4. Carefully slide spatula around edges and then underneath crepe & flip over in skillet.
5. Cook this side for about 1 minute or until done. Slide out onto plate
6. Fill with jelly & powdered sugar, butter & powdered sugar, fruit, caramel sauce, mini marshmallows, whatever your pleasure!
french vanilla cream cheese filling:
1-8oz. cream cheese at room temperature
1-8oz. container cool whip
2 small pkgs instant french vanilla pudding
3 C. milk
1. Mix cream cheese in a blender until smooth. Mix puddings in separate bowl with 3 C. milk for 2 minutes. Add to cream cheese. Fold in cool whip. Refrigerate until ready to serve. This makes a lot! Next time I'll cut the recipe in half.chocolate mousse:
1 large pkg. instant choc. pudding.
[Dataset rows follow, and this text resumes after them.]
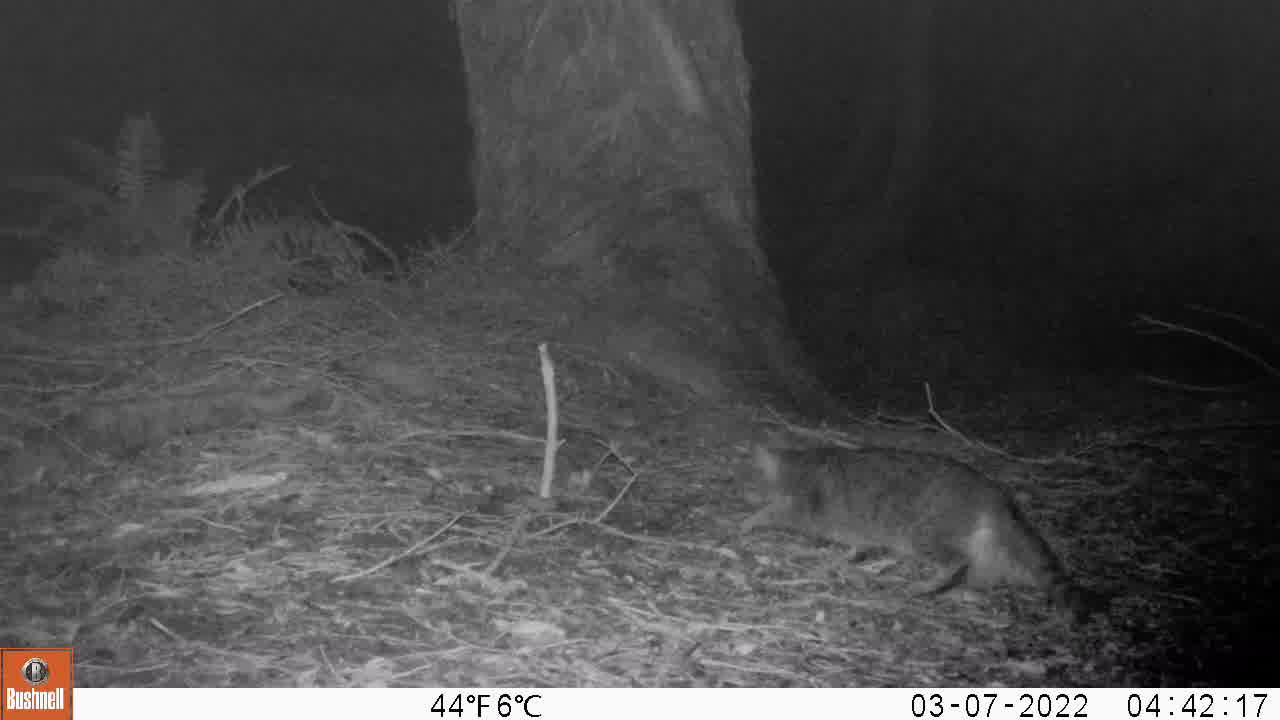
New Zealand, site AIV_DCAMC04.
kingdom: Animalia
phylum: Chordata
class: Mammalia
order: Carnivora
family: Felidae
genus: Felis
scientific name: Felis catus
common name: domestic cat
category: cat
Cat (domestic cat) (Felis catus).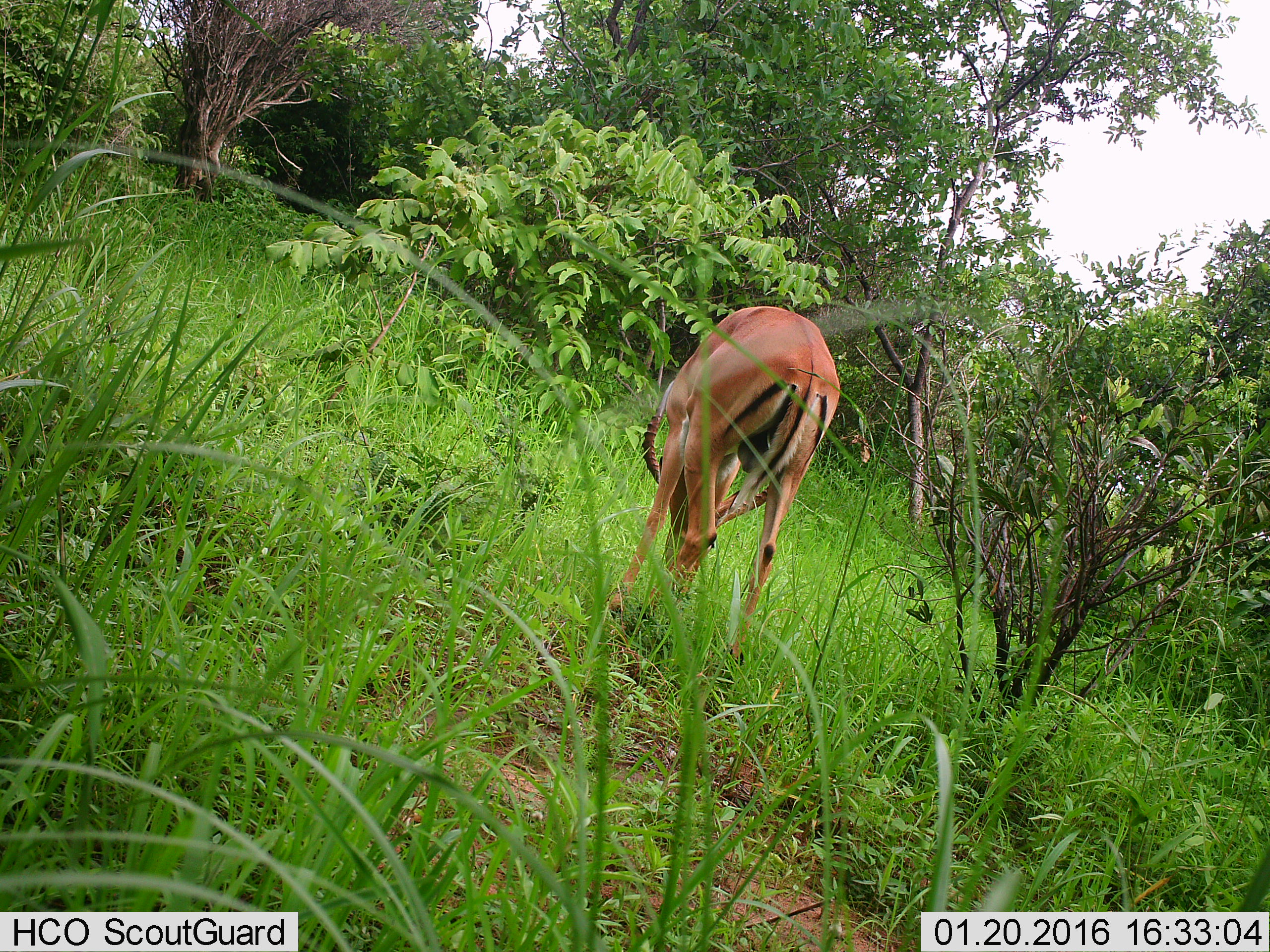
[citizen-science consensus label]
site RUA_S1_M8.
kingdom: Animalia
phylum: Chordata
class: Mammalia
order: Artiodactyla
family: Bovidae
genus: Aepyceros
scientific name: Aepyceros melampus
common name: impala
Impala (Aepyceros melampus), count 1. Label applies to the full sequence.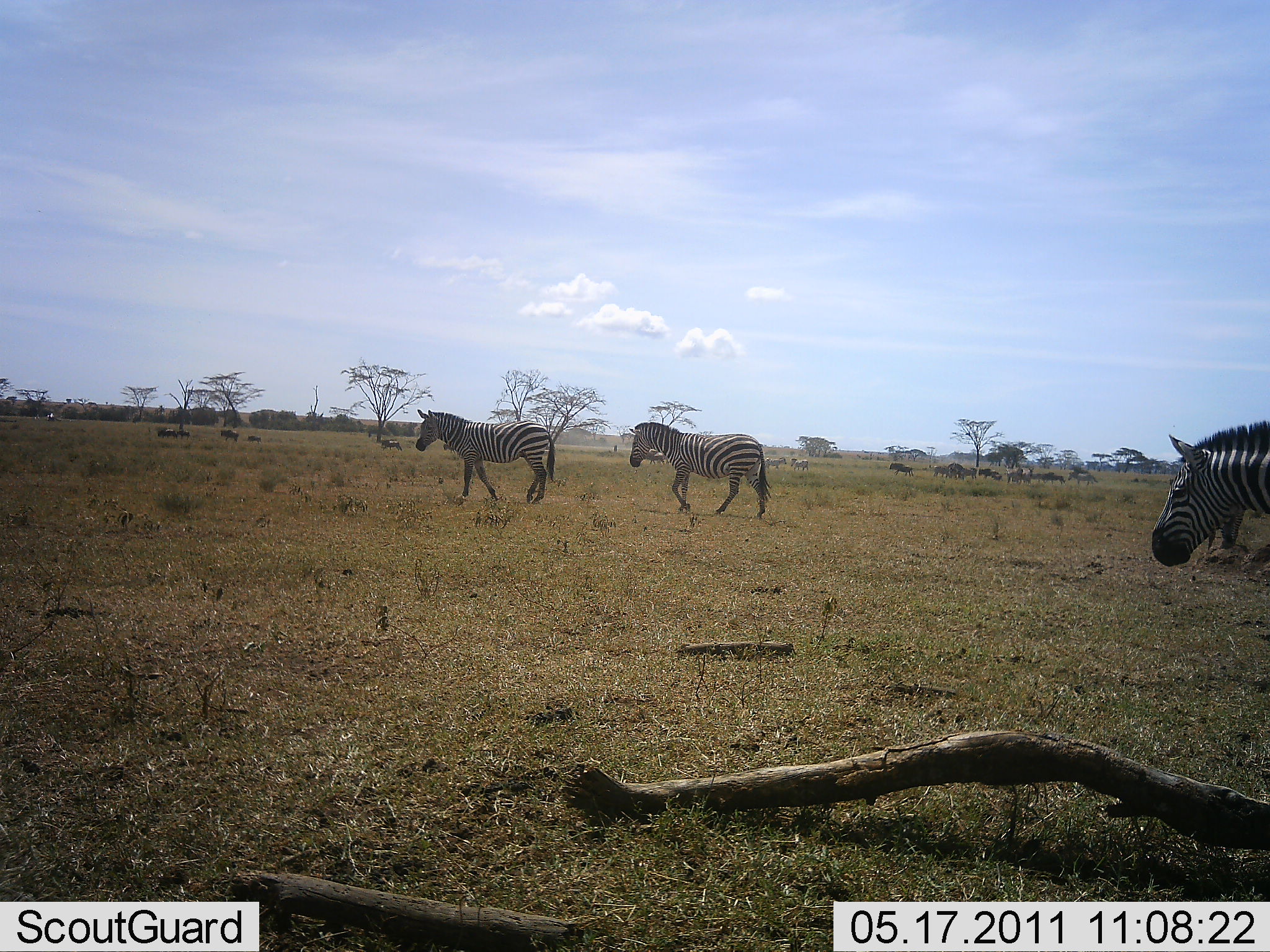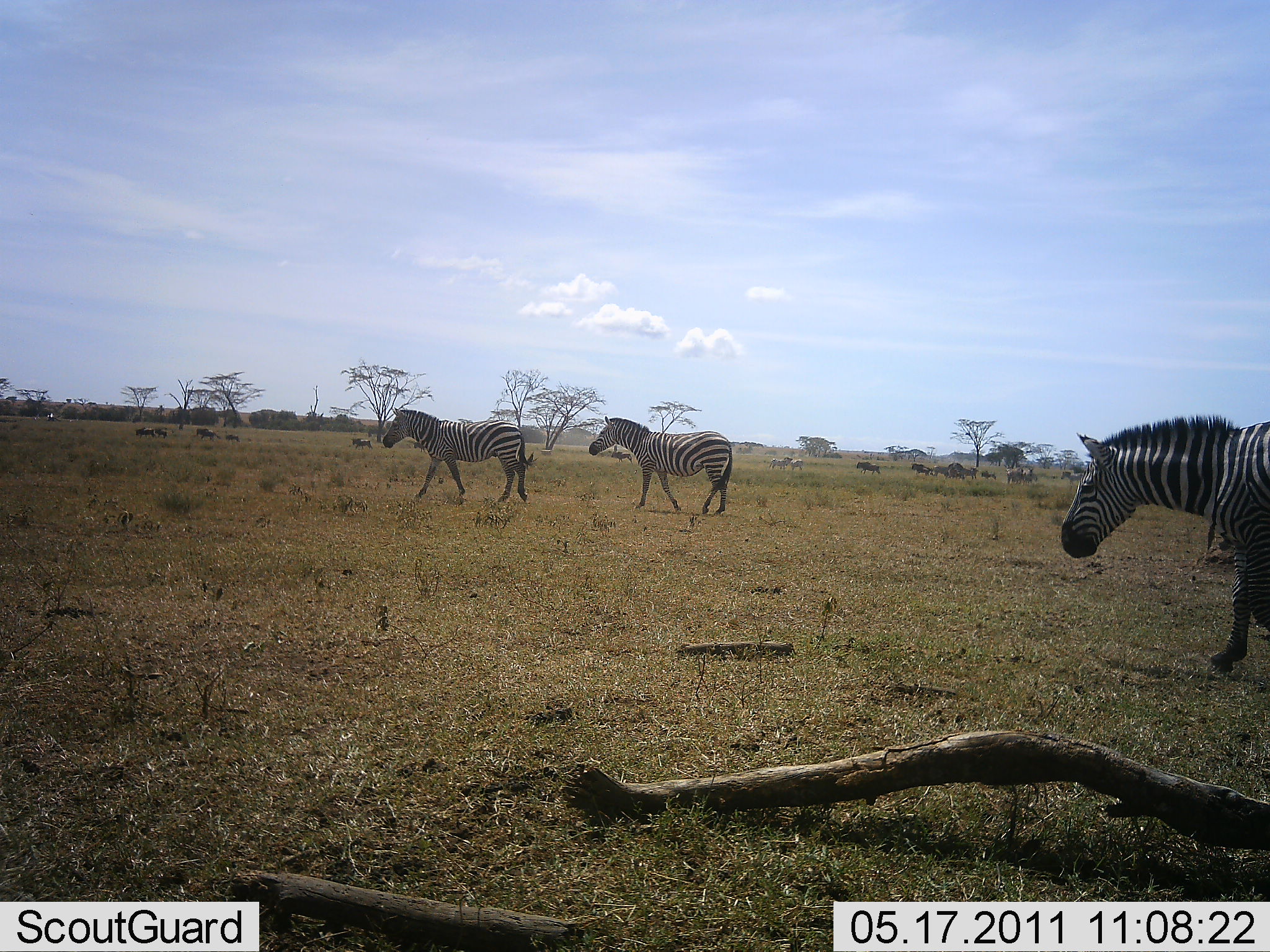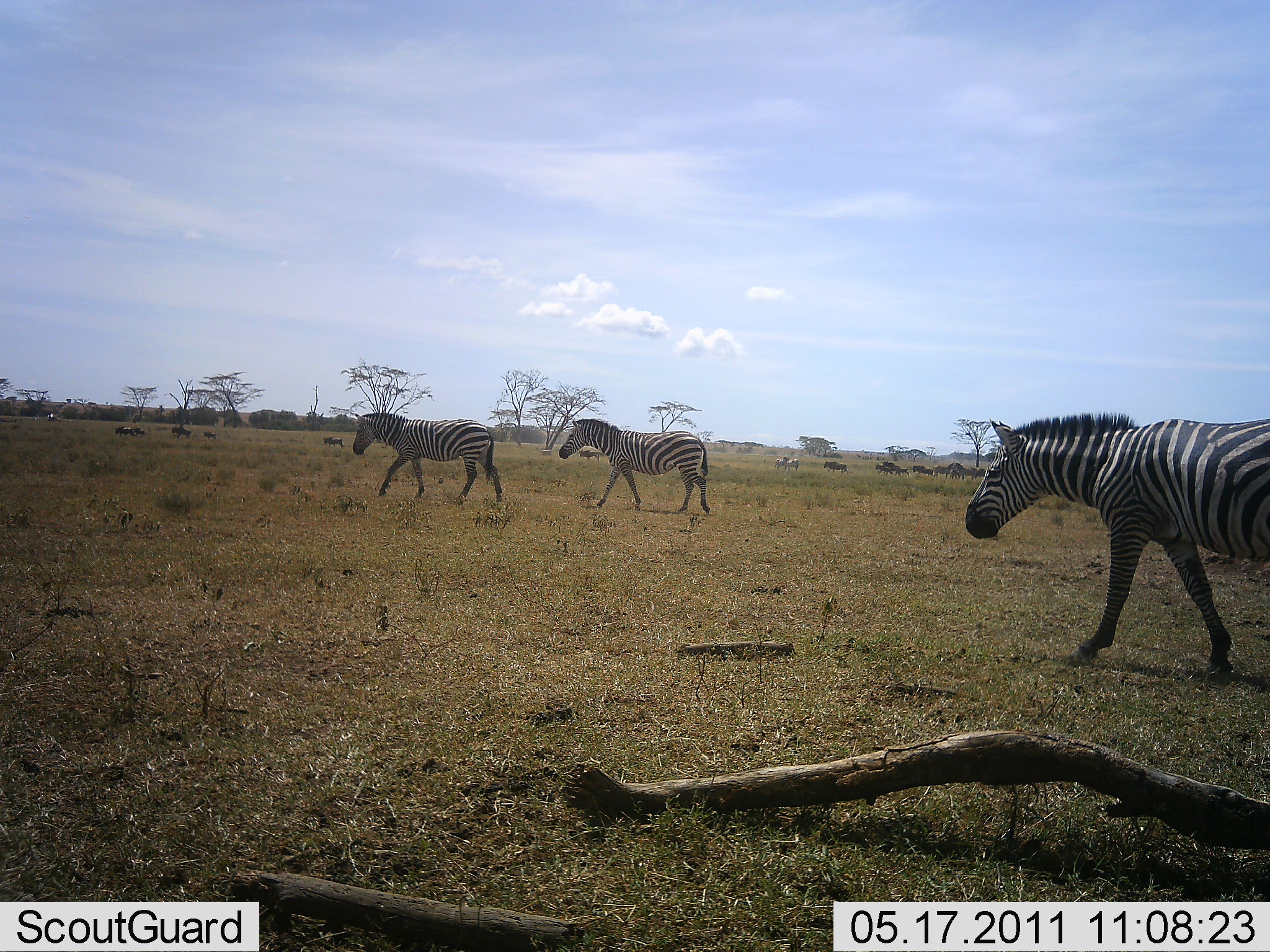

Mix as directed on box.
1 quart whipping cream (whipped with some sugar & vanilla until stiff) fold into chocolate pudding. Chill until ready to serve.
Everybody had one like this one above, rolled up & then put fruit on top! For their second one, they all went back to the jelly with powdered sugar in them. Mmmmmmmmm!